Può sembrare uno scherzo, ma la storia della sinfonia ha inizio nel segno della tuba. È un dato più nominale che sostanziale, per la verità, ma i documenti parlano chiaro: la prima apparizione del termine sinfonia (in italiano) risale a un manoscritto del XV secolo, conservato a Lipsia, in cui si parla di una Sinfonia per tuba et altri strumenti armonici. Che cosa sia questo misterioso oggetto sonoro non lo sapremo mai (la musica è andata perduta): sappiamo solo che la tuba rinascimentale era uno strumento assai diverso (più piccola e dal suono più acuto) rispetto a quella ottocentesca.

Ma al di là delle questioni organologiche il manoscritto di Lipsia ci mette sulla buona strada per comprendere le origini di un genere musicale «rivoluzionario», la sinfonia, appunto, che all’inizio del Settecento sconvolge la prassi della musica d’arte e poi la domina fino agli albori (e forse oltre…) del Novecento storico. La presenza «storica» di uno strumento concertante ci dice infatti che la sinfonia (la quale, per sua natura, non prevede la presenza di un solista) nasce in realtà nell’ambito del genere-concerto e ne è quindi, in qualche misura, l’evoluzione naturale.

Per comprendere la natura e la misura di questa «rivoluzione» occorre ancora una volta tornare a Roma. È il 1675, terzo Anno Santo del secolo. Per l’occasione, la ricchissima Confraternita dei Fiorentini commissiona ad Alessandro Stradella, compositore bolognese al servizio delle più potenti famiglie romane, la bellezza di quattordici oratori. Il 31 marzo, presso la Chiesa dei Fiorentini, viene eseguito San Giovanni Battista, oratorio in due parti su testo di Ansaldo Ansaldi. Per allestire il versante strumentale Stradella ricorre a una disposizione orchestrale mai vista prima.

Divide infatti l’orchestra in due sezioni distinte: ai piedi dell’altar maggiore dispone un gruppo di strumenti ad arco piuttosto nutrito, formato da violini, viole (in numero doppio) e bassi. Accanto ai cinque solisti di canto, un gruppo più piccolo, costituito invece da due soli violini più il basso continuo. Al primo insieme assegna il compito di eseguire la sinfonia d’apertura e di sostenere il coro, al secondo di accompagnare i recitativi e le arie dai cantanti. Assistiamo dunque, in questo giorno cruciale per la storia della musica occidentale, alla genesi di quello che sarebbe diventato, al di fuori delle pareti di una chiesa, il «concerto grosso», un genere musicale assai popolare al tempo, che si basava proprio sul dialogo tra l’esile concertino e il più robusto ripieno.

Voci di dati archiviate:
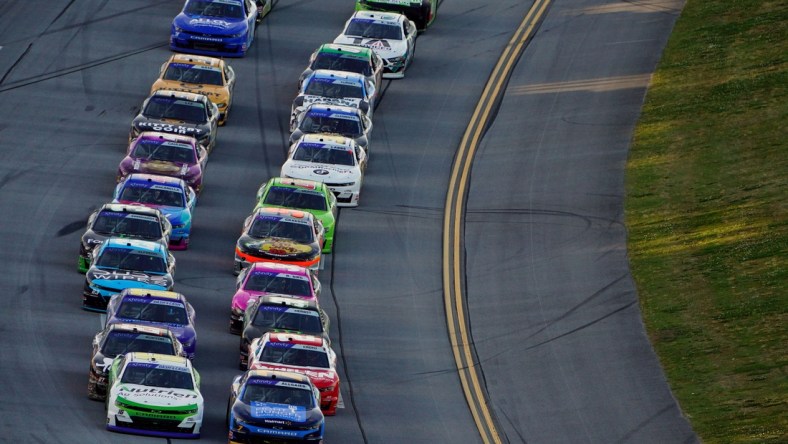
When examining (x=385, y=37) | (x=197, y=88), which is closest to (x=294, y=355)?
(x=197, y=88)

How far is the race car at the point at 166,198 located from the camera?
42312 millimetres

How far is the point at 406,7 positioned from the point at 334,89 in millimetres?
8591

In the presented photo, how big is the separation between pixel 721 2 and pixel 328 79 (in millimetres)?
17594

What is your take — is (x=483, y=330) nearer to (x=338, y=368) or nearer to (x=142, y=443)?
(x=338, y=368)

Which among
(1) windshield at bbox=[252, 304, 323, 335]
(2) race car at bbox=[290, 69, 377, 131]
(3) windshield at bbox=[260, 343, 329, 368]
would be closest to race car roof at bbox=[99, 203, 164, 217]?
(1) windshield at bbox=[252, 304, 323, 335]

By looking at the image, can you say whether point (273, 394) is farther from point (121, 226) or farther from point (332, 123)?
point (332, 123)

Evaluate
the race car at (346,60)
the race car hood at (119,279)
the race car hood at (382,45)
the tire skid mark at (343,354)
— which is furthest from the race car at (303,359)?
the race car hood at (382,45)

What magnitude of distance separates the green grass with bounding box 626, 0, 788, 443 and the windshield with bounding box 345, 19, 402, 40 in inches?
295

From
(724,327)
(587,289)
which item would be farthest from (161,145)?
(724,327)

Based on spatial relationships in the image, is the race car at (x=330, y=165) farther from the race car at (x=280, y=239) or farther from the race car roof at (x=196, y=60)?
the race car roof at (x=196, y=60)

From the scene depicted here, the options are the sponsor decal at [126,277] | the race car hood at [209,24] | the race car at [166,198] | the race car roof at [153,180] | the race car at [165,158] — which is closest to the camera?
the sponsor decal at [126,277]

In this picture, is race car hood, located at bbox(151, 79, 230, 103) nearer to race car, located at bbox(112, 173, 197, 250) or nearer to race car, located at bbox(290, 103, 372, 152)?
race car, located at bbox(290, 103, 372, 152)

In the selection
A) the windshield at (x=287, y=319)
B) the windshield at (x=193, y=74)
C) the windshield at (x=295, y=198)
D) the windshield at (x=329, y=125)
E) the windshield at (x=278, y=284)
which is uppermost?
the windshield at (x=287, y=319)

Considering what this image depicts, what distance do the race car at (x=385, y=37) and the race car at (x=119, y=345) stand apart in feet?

• [Consegna] Continua il brano sulle origini della sinfonia, cominciando subito dopo la sua ultima frase. Le righe qui riportate non hanno alcun ruolo in questo lavoro.

• [Risposta scritta]
Lo stesso Stradella lo avrebbe sperimentato l’anno dopo con la Sonata di viole in re maggiore, primo esempio di musica strumentale suddivisa in due gruppi di peso e funzioni diverse. Negli anni successivi, dalla matrice comune del concerto grosso si sviluppano da un lato il concerto solistico, come accade nell’ultimo dei dodici Concerti grossi op. 6 di Arcangelo Corelli (il quale, non a caso, sedeva al leggio del primo violino di concertino proprio in quella giornata storica del 31 marzo 1685), dall’altra, appunto, la sinfonia. Nel primo caso riducendo a uno i due strumenti del concertino, dall’altra inglobando il concertino nel ripieno dell’orchestra.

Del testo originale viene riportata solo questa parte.